Provided passage ->
⟨

# Clean Your Dishwasher With Lemonade Kool-Aid



## Sly Fox (Jul 3, 2013)

You can spend a lot on fancy cleaners to get the scum out of your dishwasher, or you can just pop in two 10-cent bags of lemonade Kool-Aid in the soap dispenser.

READ MORE
http://consumerist.com/2011/01/clean-your-dishwasher-with-kool-aid.html


----------



## rkunsaw (Jul 3, 2013)

If the dishwasher gets the dishes clean doesn't it clean itself at the same time?


----------



## Sly Fox (Jul 3, 2013)

rkunsaw said:


> If the dishwasher gets the dishes clean doesn't it clean itself at the same time?



Sorry, can not answer that question.  

Sound off in the comments

Scroll down to the Comments section and ask your question there.  Thanks

http://consumerist.com/2011/01/07/clean-your-dishwasher-with-kool-aid/


----------



## That Guy (Jul 3, 2013)

Lemons, in general, are great for cleaning both body and bath.  Never thought about Kool-Aid, though...


----------



## Anne (Jul 3, 2013)

I read that bits of food & grease get in the bottom areas and you have to clean that out.  Vinegar should work, but I wondered if it might cause some rust??


----------



## Anne (Jul 3, 2013)

rkunsaw said:


> If the dishwasher gets the dishes clean doesn't it clean itself at the same time?



I've pondered that question, also........


----------

⟩

Extracted material ->
⟨

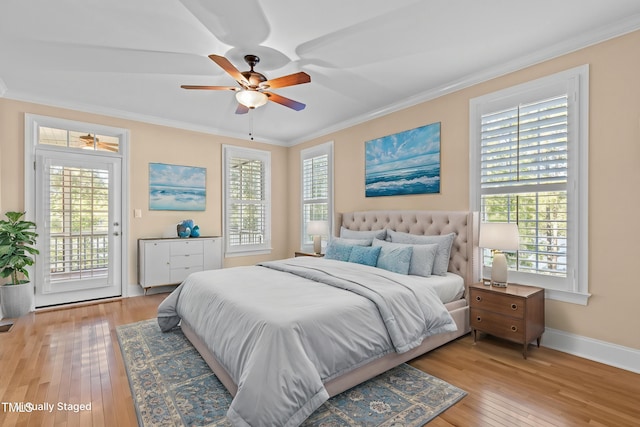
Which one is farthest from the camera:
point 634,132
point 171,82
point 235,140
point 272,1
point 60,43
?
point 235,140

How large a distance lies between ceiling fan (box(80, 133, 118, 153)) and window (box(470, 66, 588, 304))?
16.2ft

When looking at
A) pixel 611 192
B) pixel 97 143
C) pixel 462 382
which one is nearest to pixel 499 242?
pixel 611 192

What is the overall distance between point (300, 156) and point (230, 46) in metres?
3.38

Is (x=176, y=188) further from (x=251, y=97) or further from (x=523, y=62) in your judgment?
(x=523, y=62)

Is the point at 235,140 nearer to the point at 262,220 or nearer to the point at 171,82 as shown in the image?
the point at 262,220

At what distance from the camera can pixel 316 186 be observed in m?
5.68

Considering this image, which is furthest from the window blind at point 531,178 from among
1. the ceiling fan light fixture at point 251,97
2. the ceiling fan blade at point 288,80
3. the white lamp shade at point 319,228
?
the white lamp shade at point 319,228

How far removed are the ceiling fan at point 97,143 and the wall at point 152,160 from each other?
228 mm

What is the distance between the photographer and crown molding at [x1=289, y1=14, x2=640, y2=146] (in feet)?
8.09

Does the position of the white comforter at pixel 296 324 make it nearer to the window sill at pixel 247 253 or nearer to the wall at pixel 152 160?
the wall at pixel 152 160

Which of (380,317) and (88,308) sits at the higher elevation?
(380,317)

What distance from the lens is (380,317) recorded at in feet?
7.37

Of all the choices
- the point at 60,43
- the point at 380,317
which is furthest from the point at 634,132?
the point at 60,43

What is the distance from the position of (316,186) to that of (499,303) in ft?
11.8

⟩
⟨

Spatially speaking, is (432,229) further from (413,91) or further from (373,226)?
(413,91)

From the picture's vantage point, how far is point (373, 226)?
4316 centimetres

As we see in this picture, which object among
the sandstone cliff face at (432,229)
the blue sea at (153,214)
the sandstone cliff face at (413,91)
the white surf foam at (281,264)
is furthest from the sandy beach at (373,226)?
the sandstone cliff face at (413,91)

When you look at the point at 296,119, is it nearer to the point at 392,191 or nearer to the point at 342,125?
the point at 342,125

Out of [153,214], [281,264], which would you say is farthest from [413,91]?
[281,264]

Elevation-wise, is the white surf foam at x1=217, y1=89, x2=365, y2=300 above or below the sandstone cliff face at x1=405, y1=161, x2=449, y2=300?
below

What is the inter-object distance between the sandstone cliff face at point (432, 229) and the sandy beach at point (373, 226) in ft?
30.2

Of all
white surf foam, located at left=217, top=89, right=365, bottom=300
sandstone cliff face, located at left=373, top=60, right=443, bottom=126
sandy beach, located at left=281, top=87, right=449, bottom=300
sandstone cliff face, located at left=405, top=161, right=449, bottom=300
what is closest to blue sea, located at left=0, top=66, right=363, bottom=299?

⟩

Instructions for the task -> In the dishwasher Kool-Aid thread, what amount of lemonade Kool-Aid does the opening post say to put in the soap dispenser?

Output of the exercise -> Two 10-cent bags.